Look at this guy, do you think he cares about his face being assymetric ? he does not give a shit.
its normal, dont think too much about it









edit: his name is Andrei Andrei, he is a model


----------



## Warlow (Aug 14, 2020)

water is wet, very few faces are perfectly symmetrical


----------



## wasted (Aug 14, 2020)




----------



## joeveniro (Aug 14, 2020)

wasted said:


> View attachment 588882


tf? wasnt this guy supposed to be hella hot?


----------



## joeveniro (Aug 14, 2020)

Warlow said:


> water is wet, very few faces are perfectly symmetrical


yeah but theres a lot of people out there that think it matters a LOT, its painfull to see


----------



## Truthmirrorcoper (Aug 14, 2020)

IMO most perfectly symmetrical people are recessed since if your bones have Not grown theres no bones to be assymetrical


----------



## lifestyle21873 (Aug 14, 2020)

i agree


----------



## wasted (Aug 14, 2020)

joeveniro said:


> tf? wasnt this guy supposed to be hella hot?


He is. His face isn't symmetrical though which proves symmetry doesn't matter much.


----------



## godirl (Aug 14, 2020)

only my left cheek is hollow because of asymmetries  I want both my cheeks to be hollow


----------



## wasted (Aug 14, 2020)

Truthmirrorcoper said:


> IMO most perfectly symmetrical people are recessed since if your bones have Not grown theres no bones to be assymetrical


What the fuck are you talking about? Recessed people do have bones unless deformed lmao.


----------



## Truthmirrorcoper (Aug 14, 2020)

wasted said:


> What the fuck are you talking about? Recessed people do have bones unless deformed lmao.

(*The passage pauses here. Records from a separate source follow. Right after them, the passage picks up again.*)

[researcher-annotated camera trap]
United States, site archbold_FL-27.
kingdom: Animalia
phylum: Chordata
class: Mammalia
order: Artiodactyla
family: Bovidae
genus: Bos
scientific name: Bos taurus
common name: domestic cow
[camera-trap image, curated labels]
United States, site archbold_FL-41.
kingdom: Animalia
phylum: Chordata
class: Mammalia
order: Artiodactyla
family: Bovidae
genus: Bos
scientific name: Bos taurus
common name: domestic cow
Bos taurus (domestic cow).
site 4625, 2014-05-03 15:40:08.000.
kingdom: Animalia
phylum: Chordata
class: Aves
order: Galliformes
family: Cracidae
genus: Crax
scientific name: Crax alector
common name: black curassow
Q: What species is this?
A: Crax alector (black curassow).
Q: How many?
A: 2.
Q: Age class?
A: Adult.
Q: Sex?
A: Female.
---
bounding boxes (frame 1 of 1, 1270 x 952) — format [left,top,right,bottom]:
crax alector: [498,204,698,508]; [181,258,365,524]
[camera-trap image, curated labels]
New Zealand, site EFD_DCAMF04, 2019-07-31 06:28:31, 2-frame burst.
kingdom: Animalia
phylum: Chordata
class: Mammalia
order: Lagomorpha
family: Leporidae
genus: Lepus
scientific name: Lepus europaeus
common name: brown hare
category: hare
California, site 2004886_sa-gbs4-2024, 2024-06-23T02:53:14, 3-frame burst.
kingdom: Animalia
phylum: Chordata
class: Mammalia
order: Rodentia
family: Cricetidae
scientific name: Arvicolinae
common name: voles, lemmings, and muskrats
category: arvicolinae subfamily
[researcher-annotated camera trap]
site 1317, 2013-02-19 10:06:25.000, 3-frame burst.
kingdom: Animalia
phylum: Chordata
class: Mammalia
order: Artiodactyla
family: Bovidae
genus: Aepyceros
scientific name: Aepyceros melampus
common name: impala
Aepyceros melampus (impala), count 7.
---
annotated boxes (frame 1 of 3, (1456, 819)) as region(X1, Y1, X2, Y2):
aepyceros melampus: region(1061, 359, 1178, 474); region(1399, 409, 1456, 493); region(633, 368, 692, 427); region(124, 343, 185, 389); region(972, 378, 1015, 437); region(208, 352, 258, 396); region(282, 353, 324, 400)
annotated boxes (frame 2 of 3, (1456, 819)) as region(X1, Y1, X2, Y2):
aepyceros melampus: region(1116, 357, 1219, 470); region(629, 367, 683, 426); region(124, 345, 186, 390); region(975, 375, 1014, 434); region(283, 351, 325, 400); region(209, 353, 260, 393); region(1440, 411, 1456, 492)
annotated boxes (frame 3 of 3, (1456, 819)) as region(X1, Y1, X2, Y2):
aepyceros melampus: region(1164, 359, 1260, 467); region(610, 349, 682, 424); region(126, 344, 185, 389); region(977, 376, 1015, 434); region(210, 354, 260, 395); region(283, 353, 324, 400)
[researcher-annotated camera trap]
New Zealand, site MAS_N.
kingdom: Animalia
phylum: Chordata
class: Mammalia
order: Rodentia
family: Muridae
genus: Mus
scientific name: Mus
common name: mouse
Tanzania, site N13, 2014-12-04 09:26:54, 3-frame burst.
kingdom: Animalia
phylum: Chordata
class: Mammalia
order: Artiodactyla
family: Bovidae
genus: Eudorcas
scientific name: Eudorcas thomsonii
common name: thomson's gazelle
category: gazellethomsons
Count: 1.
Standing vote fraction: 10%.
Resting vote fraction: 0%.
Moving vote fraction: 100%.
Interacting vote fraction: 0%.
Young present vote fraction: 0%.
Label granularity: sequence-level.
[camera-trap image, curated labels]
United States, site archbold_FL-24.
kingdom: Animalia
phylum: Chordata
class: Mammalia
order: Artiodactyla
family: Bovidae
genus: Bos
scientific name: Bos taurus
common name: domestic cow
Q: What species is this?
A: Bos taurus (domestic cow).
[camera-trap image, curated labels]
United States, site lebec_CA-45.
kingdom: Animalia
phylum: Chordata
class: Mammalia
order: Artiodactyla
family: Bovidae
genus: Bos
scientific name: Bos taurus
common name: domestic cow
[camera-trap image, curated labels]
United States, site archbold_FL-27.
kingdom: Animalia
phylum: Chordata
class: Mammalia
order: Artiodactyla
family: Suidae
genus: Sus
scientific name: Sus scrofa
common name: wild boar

Yes i dont know if my theory is legit But at Young ages most people are symmetrical , the assymetry seems to happen later on in Puberty But if your face stays the same (recessed) there is higher chance to be symmetrical No? This is my bro science theory dont Take it serious


----------



## Deleted member 4612 (Aug 14, 2020)

unpopular opinion: greycels should be banned on sight


----------



## Chadlitecel (Aug 14, 2020)

simmetry is the biggest meme


----------



## TITUS (Aug 14, 2020)

The longer your jaw the more chances of asymmetry. It's bad regardless, stop coping.


----------



## Polka (Aug 14, 2020)

Just look good from one side theory


----------



## Deleted member 3020 (Aug 14, 2020)

first name: Andrei 
last name: Andrei
 U mirin?


----------